The Mets recorded 17 hits on Sunday afternoon. I didn’t know they had 17 players. They also won their fourth game in their last five . At that rate…nah, I’m not gonna pin my hopes on .800 ball played across the final 91 games of the season working out to a win total of 103.
Though you’ll notice I did just go to the trouble of doing the math.
It was a fun day in Miami, a fun day to filet the Marlins (do those piscatological puns ever get old?). We were overdue for an 11-5 Fish fry (no, apparently, they don’t), the kind where the Mets score early, score often and score after ever-so-nearly allowing the Marlins to score a few too many themselves. First it was 7-0. Then it was 7-3 with the tying run at bat. Then it was no problem whatsoever, something you never hear yourself say deep in the heart of Loria.
When we look in the mirror, we see a team that we believe should be immune to the teal terror that lies beneath all that black & orange angst. On some level, we can live with overall sucking — and we sure have — but the part where we inevitably find a way to have our tying run thrown out in the bottom of the ninth versus the South Florida Pisces People goes against our core conception of self.
Remember Baseball Like It Oughta Be? Well, we oughta be taking three of four from the Marlins. And we just did. We oughta not be getting swept by anybody, and we cleared that minimal hurdle versus the Cardinals. Thus, we’ve reached at least a temporary State of Should. We’re gonna need to stock up on Should, however. Winning a little more than we lose at home is a Should must, though a two-game Citi Field series against best-team-in-baseball Oakland might not be the ideal proving ground. Sneaking up on so-so outfits like 37-38 Pittsburgh and 38-37 Atlanta is another Should must when we hit the road again. And when the next lengthy homestand commences…
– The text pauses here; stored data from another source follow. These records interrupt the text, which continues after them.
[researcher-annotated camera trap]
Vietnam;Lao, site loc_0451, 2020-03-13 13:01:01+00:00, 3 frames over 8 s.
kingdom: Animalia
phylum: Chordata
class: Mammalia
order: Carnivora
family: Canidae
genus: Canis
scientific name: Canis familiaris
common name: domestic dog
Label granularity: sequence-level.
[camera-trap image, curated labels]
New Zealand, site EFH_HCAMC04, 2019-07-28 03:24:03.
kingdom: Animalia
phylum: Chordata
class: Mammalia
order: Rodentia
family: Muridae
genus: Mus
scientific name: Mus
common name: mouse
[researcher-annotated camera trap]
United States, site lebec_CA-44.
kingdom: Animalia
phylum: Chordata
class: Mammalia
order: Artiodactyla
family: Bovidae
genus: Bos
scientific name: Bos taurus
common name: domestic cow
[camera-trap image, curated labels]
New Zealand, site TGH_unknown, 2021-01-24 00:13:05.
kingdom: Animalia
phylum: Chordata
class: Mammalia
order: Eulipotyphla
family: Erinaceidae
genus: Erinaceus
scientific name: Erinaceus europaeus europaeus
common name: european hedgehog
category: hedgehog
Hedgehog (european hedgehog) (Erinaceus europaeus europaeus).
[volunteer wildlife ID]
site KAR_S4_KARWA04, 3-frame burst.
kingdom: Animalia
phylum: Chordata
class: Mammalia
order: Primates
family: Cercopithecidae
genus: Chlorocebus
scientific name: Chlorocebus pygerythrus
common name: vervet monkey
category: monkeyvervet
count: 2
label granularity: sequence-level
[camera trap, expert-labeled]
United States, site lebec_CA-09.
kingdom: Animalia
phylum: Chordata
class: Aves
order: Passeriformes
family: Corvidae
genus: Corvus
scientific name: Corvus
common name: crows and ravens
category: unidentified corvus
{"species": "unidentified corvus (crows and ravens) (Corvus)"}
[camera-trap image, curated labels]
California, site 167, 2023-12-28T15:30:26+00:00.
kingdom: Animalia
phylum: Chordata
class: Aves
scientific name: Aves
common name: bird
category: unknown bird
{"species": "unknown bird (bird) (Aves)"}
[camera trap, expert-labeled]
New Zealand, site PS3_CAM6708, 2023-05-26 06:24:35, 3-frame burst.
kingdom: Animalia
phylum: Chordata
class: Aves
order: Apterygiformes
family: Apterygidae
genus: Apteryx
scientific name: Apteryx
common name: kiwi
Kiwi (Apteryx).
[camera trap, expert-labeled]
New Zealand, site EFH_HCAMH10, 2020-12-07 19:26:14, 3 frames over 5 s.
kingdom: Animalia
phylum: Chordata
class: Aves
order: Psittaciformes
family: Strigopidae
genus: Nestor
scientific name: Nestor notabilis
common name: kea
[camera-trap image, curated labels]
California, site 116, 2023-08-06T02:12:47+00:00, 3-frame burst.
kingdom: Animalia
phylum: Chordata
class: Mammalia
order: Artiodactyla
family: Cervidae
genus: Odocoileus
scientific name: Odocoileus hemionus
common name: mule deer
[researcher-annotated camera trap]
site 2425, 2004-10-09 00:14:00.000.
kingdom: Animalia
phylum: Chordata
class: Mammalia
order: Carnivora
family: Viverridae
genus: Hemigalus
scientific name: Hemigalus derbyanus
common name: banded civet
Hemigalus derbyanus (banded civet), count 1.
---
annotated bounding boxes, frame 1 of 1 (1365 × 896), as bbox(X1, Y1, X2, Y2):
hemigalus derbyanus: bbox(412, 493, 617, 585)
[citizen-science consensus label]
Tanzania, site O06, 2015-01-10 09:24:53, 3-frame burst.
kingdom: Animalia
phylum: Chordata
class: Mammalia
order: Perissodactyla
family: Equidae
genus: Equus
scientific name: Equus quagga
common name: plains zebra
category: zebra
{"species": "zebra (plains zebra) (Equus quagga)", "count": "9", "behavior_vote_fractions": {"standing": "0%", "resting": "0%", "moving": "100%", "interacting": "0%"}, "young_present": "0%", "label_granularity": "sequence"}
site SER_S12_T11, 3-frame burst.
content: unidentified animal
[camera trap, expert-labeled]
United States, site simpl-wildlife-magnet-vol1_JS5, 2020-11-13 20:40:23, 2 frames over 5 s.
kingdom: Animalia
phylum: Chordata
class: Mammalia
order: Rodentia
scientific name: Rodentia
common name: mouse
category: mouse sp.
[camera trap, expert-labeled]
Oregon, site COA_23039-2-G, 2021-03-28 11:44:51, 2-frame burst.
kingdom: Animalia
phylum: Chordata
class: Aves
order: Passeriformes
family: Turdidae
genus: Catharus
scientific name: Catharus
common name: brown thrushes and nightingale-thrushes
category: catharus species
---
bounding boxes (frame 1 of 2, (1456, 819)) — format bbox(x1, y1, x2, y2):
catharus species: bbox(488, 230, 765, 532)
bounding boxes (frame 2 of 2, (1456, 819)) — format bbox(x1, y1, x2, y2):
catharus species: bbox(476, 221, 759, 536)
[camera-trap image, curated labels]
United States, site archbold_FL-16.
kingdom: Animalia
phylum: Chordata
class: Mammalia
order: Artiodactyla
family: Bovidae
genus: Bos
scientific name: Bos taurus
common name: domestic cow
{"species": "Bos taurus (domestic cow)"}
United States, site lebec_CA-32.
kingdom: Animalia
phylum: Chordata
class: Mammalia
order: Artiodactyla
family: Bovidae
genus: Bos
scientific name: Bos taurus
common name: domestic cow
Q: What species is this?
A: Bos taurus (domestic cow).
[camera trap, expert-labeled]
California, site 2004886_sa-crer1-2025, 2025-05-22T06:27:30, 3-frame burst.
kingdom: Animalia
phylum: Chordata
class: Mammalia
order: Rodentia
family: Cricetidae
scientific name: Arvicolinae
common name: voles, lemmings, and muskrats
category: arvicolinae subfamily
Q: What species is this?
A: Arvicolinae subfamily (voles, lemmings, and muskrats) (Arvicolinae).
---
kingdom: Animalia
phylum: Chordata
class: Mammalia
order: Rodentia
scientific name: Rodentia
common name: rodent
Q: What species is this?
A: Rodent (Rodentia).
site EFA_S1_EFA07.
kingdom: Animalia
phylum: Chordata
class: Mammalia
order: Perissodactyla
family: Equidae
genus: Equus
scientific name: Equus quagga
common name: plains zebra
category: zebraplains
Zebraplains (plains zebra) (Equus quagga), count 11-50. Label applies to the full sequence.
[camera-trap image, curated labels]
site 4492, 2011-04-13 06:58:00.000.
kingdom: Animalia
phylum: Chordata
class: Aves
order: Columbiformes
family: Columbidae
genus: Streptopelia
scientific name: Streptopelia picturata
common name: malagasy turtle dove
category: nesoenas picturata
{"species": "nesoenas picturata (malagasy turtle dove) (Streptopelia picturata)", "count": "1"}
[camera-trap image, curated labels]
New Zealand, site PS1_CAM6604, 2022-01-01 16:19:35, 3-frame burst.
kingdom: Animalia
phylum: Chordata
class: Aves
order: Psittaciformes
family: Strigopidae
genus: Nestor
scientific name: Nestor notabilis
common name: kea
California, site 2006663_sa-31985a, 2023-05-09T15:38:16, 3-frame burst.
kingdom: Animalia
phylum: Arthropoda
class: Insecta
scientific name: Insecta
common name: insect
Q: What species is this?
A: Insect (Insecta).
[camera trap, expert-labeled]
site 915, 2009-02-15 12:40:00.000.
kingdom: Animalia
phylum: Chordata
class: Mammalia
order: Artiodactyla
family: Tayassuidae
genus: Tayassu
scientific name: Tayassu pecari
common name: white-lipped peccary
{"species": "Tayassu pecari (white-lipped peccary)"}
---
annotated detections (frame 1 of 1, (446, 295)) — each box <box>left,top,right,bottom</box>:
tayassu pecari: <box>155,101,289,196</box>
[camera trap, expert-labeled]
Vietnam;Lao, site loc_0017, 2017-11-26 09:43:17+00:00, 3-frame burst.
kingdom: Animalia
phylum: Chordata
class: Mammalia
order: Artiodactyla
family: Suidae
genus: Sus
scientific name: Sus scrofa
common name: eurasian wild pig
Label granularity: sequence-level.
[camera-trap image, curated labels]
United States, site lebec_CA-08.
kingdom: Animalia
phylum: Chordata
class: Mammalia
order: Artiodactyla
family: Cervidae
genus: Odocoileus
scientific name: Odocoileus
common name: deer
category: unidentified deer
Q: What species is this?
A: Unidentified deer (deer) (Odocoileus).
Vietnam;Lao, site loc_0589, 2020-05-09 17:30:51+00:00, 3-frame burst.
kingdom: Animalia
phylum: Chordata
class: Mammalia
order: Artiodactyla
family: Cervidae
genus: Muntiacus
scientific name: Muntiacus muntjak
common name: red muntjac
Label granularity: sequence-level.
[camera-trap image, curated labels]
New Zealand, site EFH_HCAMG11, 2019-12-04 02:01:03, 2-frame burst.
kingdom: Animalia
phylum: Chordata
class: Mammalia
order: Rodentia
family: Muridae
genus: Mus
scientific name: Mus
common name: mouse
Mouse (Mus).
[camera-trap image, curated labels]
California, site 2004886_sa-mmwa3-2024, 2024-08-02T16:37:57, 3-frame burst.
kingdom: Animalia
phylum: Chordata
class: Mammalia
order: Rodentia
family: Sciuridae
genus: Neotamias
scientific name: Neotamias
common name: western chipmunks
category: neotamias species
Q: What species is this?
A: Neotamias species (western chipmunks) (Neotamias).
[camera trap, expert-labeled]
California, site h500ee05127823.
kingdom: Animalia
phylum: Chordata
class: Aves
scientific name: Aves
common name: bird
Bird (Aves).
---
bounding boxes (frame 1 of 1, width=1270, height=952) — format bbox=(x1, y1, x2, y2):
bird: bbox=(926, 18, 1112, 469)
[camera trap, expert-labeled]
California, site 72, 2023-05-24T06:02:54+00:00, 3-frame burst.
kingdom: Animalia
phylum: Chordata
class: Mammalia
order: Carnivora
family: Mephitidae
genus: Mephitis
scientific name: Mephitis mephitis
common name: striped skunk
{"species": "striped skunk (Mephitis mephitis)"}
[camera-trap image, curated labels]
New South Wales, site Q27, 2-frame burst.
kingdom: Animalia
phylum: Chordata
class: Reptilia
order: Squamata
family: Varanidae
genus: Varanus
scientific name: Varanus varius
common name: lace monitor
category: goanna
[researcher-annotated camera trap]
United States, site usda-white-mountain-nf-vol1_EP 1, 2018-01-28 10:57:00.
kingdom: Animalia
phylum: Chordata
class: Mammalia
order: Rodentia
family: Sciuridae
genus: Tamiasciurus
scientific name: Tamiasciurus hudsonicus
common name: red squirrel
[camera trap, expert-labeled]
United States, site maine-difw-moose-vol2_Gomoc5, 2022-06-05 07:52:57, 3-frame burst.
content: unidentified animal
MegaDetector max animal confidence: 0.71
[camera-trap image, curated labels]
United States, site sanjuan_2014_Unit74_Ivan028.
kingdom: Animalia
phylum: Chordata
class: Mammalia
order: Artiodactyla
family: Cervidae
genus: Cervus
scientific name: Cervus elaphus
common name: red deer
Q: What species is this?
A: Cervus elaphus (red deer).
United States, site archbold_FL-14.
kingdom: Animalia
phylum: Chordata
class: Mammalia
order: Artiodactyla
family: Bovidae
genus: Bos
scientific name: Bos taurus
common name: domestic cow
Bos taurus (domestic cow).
Ah, the biggest Should is taking ’em one game at a time, one inning at a time, one pitch at a time. I’ve been preaching this, mostly to myself but occasionally to others, for the past 34 years, dating back to that five-game series against the Phillies I imagined the 7½-back Mets sweeping at Shea in August of 1980 as prelude to bigger and better things. Instead, as I am required by law to point out annually, the Mets were swept, their previously promising season was in ruins and I swore I’d never again get ahead of the schedule in my thinking. I still do sometimes drift forward a few games, but I try my darnedest to stay in the moment when I’m not vacationing in the 1980 of my selective memory.
(I’m also required by law to annually invoke Steve Henderson ’s home run that beat the Giants, the 47-39 record from May 13 to August 13 and how real The Magic Is Back felt, I swear it did.)
I doubt too many of us are hitting refresh at Mets.com/Playoffs because we’re a robust 4-1 in our last five, but I have an inkling of insight into how the Metsopotamian mindset operates. We just received routinely stellar starting through one full turn of the rotation. The bullpen has stopped looming like a final resting place for lost leads. Granderson is no longer a colossal misallocation of resources. Duda’s bursts of power almost make up for his unfamiliarity with the nuances of his sport. Wright is in full Davidocity at last. Murphy’s playfully tapping coaches’ faces. The rejuvenated D’Arnaud and the exalted Lagares are slotting back into the band imminently. EY isn’t without his assets. Even Tejada the Uninspiring doesn’t quite make one long for his eternally unproven replacement so much some days.
Hell, the endlessly depressing manager, whom I tend to consider the endlessly depressing personification of this most endlessly depressing era, got some genuine use out of his No. 8-hitting pitcher’s bat-handling skills and put the squeeze on at a juncture in Sunday’s game when it truly mattered. Niese bunted, Nieuwenhuis scored, nothing went seriously awry thereafter. It was a Mets kind of day at the end of a Mets kind of weekend, perhaps kindling the notion that a Mets kind of year could gather steam, given that they’re only five back in a slack division and…
You do remember that a reasonable facsimile of these very same Mets won 15 of 23 to end April, don’t you? They were so hot that True New Yorkers everywhere were asked to commit blood and treasure to their cause. Next thing you know, the Mets went out and captured 16 of their succeeding 45 contests, leaving what’s been an almost irrevocable deposit on the cozy basement apartment they are currently graciously sharing with the Phillies.
Now they’ve taken four of five. It could be a hint of brilliance to come. Or it could represent a few decent days from a team that hasn’t been above .500 since May 5. Almost every team finds a way to win four of five in the course of 162. What you gotta do if you’re 35-41 is find a way to vault over the break-even point, take up permanent residence above a couple of your divisional neighbors and get not just plausibly close to the top, but actually close.
Also, 17-hit outbursts notwithstanding, take ’em one game, one inning, one pitch at a time. Trust me — it works better that way.